Tidymodels: Plotting Predicted vs True Values using the functions collect_predictions() and ggplot() in R

Kaikash777 · December 13, 2020, 2:31pm

Overview

I have produced four models using the tidymodels package with the data frame FID (see below):

General Linear Model
Bagged Tree
Random Forest
Boosted Trees

The data frame contains three predictors:

Year (numeric)
Month (Factor)
Days (numeric)

The dependent variable is Frequency (numeric)

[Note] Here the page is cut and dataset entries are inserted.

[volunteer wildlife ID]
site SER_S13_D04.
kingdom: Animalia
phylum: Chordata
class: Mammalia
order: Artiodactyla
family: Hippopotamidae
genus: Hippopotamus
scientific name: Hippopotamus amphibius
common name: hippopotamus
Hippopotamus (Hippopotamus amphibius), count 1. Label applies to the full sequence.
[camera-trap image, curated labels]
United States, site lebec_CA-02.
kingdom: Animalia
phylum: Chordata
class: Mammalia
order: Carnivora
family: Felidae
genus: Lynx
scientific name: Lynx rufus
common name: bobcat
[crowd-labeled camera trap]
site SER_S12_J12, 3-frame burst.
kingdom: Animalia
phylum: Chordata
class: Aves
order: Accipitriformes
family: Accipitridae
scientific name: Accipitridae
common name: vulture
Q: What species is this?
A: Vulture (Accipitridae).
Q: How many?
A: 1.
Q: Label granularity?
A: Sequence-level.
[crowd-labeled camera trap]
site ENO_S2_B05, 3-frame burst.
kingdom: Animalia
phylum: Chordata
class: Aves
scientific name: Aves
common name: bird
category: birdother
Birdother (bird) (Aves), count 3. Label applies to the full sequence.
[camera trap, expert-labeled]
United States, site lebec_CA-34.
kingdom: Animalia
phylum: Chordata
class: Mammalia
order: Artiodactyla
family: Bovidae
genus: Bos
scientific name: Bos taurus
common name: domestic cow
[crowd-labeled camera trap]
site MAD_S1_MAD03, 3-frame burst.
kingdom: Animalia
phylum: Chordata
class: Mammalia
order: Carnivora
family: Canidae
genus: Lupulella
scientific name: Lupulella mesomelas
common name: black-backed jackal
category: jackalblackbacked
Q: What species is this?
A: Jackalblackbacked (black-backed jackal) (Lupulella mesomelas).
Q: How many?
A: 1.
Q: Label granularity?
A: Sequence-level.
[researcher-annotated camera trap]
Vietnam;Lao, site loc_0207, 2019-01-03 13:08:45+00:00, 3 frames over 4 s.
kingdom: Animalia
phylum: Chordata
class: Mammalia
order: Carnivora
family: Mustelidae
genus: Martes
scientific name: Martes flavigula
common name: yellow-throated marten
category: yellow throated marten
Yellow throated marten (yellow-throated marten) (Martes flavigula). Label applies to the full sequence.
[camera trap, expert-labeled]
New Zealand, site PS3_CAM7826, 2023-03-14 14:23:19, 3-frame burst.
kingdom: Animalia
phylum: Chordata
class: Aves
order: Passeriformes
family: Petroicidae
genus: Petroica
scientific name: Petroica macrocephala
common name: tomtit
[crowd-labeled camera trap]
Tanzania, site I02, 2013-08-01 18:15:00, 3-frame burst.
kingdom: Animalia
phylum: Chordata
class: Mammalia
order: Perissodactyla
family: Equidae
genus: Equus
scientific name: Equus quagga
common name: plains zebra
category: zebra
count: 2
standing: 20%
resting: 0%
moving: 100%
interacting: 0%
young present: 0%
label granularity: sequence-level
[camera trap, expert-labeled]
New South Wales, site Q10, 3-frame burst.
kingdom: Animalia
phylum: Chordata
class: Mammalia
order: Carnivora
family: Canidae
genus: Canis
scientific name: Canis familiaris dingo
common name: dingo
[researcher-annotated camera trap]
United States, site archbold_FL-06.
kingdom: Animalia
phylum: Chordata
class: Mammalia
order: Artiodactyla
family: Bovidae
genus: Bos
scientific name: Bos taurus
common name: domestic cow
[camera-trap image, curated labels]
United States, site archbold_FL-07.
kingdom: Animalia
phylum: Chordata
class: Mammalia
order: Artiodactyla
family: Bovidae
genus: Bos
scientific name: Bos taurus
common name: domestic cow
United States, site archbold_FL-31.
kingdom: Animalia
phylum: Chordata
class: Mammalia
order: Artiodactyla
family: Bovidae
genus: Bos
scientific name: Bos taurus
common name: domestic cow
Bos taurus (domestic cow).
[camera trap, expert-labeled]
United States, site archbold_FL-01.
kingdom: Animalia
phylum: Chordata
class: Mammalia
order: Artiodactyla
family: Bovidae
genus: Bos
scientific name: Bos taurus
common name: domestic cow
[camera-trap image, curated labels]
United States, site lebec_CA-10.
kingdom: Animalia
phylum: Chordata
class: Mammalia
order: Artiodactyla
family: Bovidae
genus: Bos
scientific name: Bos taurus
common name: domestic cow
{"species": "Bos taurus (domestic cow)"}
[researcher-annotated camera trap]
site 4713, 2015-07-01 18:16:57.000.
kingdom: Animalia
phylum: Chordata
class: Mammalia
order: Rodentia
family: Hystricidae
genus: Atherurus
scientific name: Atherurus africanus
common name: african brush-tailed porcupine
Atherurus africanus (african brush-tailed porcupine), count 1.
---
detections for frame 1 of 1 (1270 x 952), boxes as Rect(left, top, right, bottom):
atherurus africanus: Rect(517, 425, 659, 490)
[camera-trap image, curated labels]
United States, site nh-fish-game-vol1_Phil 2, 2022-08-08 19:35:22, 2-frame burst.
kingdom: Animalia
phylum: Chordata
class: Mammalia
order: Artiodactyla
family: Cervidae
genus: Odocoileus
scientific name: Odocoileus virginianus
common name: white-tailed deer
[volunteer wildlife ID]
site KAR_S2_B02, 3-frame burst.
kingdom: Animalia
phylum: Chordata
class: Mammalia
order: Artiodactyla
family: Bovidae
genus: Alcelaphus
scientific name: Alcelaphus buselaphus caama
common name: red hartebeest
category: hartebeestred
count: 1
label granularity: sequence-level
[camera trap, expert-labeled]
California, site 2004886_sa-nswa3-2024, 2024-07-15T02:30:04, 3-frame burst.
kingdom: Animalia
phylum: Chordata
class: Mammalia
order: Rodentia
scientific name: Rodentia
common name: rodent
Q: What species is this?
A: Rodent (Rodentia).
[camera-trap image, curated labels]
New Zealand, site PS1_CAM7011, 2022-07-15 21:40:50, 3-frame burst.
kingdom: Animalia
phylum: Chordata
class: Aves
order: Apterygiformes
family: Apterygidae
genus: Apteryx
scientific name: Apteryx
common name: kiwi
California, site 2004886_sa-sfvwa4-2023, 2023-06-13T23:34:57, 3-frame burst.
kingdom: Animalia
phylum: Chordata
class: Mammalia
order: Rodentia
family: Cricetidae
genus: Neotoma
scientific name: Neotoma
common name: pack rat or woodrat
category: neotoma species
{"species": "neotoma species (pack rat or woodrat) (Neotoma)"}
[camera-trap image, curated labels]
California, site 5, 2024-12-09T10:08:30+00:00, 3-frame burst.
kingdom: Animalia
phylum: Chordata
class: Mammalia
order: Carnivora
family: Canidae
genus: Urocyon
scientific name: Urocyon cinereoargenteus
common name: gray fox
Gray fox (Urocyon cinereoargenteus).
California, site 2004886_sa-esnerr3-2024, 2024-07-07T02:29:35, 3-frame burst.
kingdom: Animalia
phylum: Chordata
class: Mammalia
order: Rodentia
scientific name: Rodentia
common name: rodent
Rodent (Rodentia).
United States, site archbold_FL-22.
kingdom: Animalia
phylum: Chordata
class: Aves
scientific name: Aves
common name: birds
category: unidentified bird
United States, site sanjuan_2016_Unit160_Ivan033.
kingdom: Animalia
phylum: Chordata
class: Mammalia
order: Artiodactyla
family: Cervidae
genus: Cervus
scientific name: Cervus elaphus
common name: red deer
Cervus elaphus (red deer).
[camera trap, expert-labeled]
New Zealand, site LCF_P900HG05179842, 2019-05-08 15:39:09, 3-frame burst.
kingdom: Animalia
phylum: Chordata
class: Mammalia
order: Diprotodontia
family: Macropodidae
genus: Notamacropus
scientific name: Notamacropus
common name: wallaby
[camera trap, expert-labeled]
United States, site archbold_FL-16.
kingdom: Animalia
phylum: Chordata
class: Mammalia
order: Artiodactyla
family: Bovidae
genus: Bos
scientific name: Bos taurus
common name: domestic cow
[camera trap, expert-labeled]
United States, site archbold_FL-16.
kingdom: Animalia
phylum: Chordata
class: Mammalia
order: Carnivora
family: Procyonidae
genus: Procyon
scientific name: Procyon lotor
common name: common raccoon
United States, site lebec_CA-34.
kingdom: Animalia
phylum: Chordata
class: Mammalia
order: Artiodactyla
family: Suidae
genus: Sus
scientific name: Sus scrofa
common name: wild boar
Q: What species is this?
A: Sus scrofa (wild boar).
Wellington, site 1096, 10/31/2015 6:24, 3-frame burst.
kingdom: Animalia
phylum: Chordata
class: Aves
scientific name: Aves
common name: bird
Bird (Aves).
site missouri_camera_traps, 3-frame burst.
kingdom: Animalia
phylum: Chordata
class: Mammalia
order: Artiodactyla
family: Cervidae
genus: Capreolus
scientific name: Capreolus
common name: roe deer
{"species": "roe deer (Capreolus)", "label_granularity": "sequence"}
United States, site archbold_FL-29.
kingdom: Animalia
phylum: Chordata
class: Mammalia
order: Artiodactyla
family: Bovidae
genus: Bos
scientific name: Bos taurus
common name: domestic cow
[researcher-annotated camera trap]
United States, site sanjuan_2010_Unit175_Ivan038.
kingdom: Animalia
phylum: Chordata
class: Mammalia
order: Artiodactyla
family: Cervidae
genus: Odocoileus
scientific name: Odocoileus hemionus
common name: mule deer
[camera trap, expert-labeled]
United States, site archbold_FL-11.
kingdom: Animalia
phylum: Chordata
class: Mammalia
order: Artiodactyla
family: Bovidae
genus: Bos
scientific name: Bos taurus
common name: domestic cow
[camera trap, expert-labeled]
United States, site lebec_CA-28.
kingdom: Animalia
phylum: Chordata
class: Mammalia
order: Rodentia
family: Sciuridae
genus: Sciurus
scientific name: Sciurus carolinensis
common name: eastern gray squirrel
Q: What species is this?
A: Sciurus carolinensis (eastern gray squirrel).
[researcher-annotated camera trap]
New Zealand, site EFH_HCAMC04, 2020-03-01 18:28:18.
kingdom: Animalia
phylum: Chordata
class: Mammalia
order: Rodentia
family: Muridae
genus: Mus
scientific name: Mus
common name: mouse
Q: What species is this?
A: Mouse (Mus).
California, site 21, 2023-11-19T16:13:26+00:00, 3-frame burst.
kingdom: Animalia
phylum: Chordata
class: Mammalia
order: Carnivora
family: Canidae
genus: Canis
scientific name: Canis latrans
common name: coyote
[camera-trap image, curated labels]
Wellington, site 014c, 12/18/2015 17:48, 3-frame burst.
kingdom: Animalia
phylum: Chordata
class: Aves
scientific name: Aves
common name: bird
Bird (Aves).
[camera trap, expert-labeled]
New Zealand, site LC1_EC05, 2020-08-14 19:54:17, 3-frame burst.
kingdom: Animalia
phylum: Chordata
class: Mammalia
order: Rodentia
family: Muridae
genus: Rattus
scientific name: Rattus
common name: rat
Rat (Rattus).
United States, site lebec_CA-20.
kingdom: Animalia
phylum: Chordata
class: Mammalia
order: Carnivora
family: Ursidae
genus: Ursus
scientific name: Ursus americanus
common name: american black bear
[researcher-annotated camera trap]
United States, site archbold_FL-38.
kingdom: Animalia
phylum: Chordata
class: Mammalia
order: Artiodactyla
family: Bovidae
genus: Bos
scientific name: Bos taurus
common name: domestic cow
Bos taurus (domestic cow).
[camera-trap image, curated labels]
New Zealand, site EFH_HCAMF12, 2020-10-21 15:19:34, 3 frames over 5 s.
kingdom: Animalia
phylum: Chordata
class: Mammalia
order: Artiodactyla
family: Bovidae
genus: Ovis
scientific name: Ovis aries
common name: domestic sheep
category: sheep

I am following this tutorial:-

Issue

I would like to plot the quantitative estimates for how well my model performed and whether these values can be compared across different kinds of models. I want to visually show the predicted frequency (dependent variable) plotted against the true frequency when they were published (see an example of what I want to plot below), for all the resampled datasets.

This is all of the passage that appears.